Texto dado:
************

La Caridad, la Misericordia, la Benevolencia, ya sea hacia los pobres, los pecadores, los enemigos y los que nos hacen daño, o hacia los difuntos tan necesitados, harán que encontremos Misericordia ante el Tribunal del Juez Soberano.
SEGUNDA PARTE
Acabamos de ver el primer medio para evitar el Purgatorio: una tierna devoción a María.
La segunda vía consiste en la Caridad y las Obras de Misericordia en todas sus formas.
- Se le perdonan muchos pecados -dice el Salvador hablando de María Magdalena- porque ha amado mucho.
- Bienaventurados los misericordiosos, porque ellos obtendrán Misericordia.
- No juzgues, y no serás juzgado; no condenes, y no serás condenado; perdona, y serás perdonado.
- Si perdonáis a los hombres sus ofensas, vuestro Padre celestial os perdonará también vuestros pecados.
- Dad a todo el que os pida; dad, y se os dará; porque la misma medida que usasteis para con los demás se usará con vosotros.
- Haz amigos con las riquezas de la iniquidad, para que cuando dejes este mundo te reciban en los Tabernáculos Eternos.
- Y el Espíritu Santo dice por boca del Rey Profeta: Dichoso el que se ocupa del pobre y del necesitado; en el día malo el Señor lo librará.
Todas estos pasajes de la Escritura indican claramente que la Caridad, la Misericordia, la Benevolencia, ya sea hacia los pobres, los pecadores, los enemigos y los que nos hacen daño, o hacia los difuntos tan necesitados, harán que encontremos Misericordia ante el Tribunal del Juez Soberano.
Los ricos de este mundo tienen mucho que temer: "Ay de vosotros, ricos -dice el Hijo de Dios-, porque tenéis vuestro consuelo. Ay de vosotros, que estáis saciados, porque tendréis hambre. Ay de los que ahora ríen, porque gemirán y llorarán.

************

Material:
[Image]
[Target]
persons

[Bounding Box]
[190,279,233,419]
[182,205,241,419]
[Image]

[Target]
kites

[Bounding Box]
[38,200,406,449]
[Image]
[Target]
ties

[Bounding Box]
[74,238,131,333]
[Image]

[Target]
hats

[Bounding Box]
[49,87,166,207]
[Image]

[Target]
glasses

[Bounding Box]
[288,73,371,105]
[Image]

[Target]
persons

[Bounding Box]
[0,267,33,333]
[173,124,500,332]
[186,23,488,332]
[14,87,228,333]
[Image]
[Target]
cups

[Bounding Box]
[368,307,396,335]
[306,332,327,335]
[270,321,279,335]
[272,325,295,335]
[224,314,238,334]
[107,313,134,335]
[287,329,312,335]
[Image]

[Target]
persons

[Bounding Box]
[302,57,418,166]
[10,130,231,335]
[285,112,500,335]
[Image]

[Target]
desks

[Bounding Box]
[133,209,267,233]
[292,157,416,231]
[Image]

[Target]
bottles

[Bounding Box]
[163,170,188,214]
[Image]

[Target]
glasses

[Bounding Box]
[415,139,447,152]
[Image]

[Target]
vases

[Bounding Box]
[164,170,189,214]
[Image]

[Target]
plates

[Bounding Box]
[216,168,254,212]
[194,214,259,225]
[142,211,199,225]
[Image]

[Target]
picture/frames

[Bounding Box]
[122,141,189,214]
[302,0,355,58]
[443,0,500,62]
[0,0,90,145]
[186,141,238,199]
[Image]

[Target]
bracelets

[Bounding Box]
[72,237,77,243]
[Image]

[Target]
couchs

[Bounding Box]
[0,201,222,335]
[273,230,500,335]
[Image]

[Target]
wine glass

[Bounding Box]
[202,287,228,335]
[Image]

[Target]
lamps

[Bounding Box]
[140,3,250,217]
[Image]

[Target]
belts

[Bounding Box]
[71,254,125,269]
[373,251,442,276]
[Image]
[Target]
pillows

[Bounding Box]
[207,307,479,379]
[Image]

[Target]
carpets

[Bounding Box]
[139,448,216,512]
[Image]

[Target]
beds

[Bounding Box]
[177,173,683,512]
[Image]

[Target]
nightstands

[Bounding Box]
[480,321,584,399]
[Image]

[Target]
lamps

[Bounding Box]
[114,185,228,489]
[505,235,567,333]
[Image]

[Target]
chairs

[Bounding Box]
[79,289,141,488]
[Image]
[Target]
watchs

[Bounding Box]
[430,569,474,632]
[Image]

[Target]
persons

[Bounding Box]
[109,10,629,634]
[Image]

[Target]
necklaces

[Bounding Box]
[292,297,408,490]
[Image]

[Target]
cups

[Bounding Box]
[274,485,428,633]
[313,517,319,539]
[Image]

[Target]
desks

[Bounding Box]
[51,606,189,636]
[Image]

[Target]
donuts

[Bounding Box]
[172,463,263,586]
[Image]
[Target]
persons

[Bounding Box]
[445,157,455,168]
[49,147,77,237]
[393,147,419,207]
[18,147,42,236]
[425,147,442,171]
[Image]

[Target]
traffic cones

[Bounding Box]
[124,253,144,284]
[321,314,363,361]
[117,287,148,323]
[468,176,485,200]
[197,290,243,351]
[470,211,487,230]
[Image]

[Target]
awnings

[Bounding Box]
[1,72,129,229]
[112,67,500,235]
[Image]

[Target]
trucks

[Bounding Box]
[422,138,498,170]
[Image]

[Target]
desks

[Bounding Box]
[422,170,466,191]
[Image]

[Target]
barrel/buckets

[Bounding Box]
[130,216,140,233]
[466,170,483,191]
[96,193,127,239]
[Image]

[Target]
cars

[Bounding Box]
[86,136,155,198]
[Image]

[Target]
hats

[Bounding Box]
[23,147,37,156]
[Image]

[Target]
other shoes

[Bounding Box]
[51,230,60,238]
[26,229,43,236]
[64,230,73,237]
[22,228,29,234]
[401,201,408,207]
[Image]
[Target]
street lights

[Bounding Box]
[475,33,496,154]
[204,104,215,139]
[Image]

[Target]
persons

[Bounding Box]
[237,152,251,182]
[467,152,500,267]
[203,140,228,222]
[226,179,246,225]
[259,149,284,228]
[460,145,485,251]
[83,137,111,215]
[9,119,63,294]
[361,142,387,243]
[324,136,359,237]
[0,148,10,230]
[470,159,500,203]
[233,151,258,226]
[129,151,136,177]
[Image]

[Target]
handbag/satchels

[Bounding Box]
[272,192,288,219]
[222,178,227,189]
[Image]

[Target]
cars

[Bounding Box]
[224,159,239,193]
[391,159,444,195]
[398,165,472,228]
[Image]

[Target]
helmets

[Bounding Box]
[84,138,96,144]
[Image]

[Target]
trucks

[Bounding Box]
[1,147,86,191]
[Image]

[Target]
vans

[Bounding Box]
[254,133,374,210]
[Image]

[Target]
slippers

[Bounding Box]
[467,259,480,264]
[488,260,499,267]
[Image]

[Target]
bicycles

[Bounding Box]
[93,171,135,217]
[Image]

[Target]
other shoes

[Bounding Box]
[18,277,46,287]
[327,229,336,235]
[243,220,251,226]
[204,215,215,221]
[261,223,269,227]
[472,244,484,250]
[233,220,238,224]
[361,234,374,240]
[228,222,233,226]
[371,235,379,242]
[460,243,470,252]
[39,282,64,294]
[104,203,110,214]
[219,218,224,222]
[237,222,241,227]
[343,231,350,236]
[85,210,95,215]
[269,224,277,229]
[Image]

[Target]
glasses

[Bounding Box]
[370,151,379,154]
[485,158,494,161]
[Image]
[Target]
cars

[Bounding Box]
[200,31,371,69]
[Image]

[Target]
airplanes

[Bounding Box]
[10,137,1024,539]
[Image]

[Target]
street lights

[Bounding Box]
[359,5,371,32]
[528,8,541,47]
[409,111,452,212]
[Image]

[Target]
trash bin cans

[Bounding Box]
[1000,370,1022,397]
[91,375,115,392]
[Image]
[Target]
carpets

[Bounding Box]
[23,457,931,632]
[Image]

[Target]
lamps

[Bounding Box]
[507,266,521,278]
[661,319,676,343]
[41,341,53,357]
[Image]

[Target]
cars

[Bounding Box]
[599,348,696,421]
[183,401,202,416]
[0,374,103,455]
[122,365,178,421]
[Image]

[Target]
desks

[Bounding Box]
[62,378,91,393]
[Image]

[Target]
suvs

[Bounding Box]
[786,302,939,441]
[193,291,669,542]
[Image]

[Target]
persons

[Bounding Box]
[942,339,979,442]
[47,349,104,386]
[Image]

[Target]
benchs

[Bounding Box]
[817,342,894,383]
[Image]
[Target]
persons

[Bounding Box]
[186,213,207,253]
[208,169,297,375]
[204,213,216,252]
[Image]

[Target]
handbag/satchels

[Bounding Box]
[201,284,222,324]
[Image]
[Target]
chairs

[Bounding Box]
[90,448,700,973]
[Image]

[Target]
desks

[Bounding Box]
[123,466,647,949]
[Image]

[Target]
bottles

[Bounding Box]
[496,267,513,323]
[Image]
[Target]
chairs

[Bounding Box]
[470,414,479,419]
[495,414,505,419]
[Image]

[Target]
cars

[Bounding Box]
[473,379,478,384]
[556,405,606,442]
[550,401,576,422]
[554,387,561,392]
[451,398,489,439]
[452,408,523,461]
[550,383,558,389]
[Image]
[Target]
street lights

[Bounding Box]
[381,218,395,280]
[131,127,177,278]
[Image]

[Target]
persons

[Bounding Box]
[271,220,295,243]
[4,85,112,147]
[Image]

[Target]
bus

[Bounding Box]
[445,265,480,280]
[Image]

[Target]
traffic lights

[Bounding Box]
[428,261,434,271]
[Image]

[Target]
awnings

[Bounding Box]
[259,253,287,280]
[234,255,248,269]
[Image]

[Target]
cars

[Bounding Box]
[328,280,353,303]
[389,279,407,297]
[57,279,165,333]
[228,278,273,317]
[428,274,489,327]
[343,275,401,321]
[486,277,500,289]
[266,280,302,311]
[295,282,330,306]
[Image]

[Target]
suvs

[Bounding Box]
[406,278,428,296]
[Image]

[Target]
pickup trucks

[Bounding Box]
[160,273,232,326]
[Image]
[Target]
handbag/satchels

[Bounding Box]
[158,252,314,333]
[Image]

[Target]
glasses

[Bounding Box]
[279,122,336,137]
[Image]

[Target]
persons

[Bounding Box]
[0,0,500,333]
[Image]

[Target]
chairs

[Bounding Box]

************

Las tareas:
1 > Responde estas preguntas sobre el texto acerca de la caridad:
(a) ¿Cuál es el primer medio para evitar el Purgatorio?
(b) ¿En qué consiste la segunda vía?
(c) ¿Quiénes tienen mucho que temer?
2 > Traduce al inglés esta oración del texto sobre la caridad: "La segunda vía consiste en la Caridad y las Obras de Misericordia en todas sus formas."
3 > Extrae tal cual del texto sobre la caridad el fragmento que empieza con las palabras que contienen "- Si perdonáis" y termina con "los Tabernáculos Eternos.".
Este material viene de otra fuente.

Respuestas por tarea:
1 >
(a) Una tierna devoción a María.
(b) En la Caridad y las Obras de Misericordia en todas sus formas.
(c) Los ricos de este mundo.

2 > The second way consists of Charity and the Works of Mercy in all their forms.

3 >
- Si perdonáis a los hombres sus ofensas, vuestro Padre celestial os perdonará también vuestros pecados.
- Dad a todo el que os pida; dad, y se os dará; porque la misma medida que usasteis para con los demás se usará con vosotros.
- Haz amigos con las riquezas de la iniquidad, para que cuando dejes este mundo te reciban en los Tabernáculos Eternos.